Les quatre amendements du garde des Sceaux Moussa Sarr ont été balayés par les députés Pastef. Ils portaient sur ce qu’il considère comme une rupture d’équilibre entre le président et l’Assemblée, en faveur de cette dernière : « Cette révision touche à des questions constitutionnelles majeures et altère les équilibres de notre régime : rationalisation de la motion de censure, limitation du droit de dissolution, modalités de complétion de la Cour constitutionnelle, et articulation avec notre statut fondamental et nos engagements internationaux. En effet, élargir la faculté de déposer une motion de censure à dix reprises durant une législature, tout en ne prévoyant qu’une seule dissolution pour le président de la République durant son mandat, revient à rompre l’équilibre institutionnel traditionnel. »

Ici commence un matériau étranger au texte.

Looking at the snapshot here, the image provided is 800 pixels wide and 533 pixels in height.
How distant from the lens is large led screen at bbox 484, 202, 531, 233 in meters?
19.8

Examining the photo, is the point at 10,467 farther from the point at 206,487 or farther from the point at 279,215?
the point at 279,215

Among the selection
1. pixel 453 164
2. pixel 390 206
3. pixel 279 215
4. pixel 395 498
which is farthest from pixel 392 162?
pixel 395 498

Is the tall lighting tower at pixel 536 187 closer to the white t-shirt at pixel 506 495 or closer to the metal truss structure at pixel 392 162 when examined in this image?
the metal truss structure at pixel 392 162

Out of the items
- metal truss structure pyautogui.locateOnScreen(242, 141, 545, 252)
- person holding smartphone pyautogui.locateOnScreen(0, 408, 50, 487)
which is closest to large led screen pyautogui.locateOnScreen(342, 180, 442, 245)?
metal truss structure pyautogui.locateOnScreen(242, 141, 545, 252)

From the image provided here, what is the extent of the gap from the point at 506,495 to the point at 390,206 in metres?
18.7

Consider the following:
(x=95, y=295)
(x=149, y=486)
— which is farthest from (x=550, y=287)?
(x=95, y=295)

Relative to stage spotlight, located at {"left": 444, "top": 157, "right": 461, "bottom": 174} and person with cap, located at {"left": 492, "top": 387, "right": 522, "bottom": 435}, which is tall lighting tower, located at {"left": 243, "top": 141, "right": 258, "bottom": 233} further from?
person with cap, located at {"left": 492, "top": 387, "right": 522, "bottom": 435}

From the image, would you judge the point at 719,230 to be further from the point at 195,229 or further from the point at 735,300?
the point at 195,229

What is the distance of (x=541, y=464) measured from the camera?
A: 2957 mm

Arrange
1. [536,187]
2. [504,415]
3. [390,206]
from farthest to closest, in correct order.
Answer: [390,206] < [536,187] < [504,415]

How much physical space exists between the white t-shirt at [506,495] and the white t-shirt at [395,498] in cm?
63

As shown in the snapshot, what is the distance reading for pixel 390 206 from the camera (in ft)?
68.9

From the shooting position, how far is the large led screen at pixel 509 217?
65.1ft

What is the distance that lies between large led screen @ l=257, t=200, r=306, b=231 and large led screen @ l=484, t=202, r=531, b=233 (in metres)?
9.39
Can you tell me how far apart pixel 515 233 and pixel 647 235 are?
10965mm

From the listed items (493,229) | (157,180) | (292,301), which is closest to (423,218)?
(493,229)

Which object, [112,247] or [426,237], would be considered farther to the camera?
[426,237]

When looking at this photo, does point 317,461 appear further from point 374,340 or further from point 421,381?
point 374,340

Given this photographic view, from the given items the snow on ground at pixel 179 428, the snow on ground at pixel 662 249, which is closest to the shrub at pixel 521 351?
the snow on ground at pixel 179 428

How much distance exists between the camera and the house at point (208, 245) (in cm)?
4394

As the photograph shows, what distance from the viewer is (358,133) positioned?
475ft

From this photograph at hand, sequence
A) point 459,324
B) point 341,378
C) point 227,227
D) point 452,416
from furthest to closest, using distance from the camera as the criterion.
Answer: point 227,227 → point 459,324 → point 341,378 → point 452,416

Dissensions des camps Diomaye Faye et Sonko

Un point de friction majeur entre le Pastef et le président Bassirou Diomaye Faye concerne l’obligation de déclaration de patrimoine en début et fin de mandat. Ousmane Sonko juge cette divergence incompréhensible et rappelle les engagements du dialogue politique : « Le président de la République a repris le texte en ne gardant que ce qui l’arrange. La Constitution n’appartient pas à Bassirou Diomaye Faye. Venir dire : ‘non, je ne ferai plus de déclaration de patrimoine à la fin’, ‘non, je veux être président de parti’, alors que ce sont des engagements pris lors d’un dialogue politique, portés par le parti… Depuis plus de dix ans, nous menons ce combat ensemble. Au nom de quoi une seule personne peut se donner le droit de faire le tri et de ne garder que ce qui l’arrange ? »

Sonko a demandé au président de promulguer la loi, mais Diomaye Faye envisage de soumettre le texte à référendum. Lundi matin, des manifestations de l’opposition et de la société civile ont eu lieu près de l’Assemblée nationale.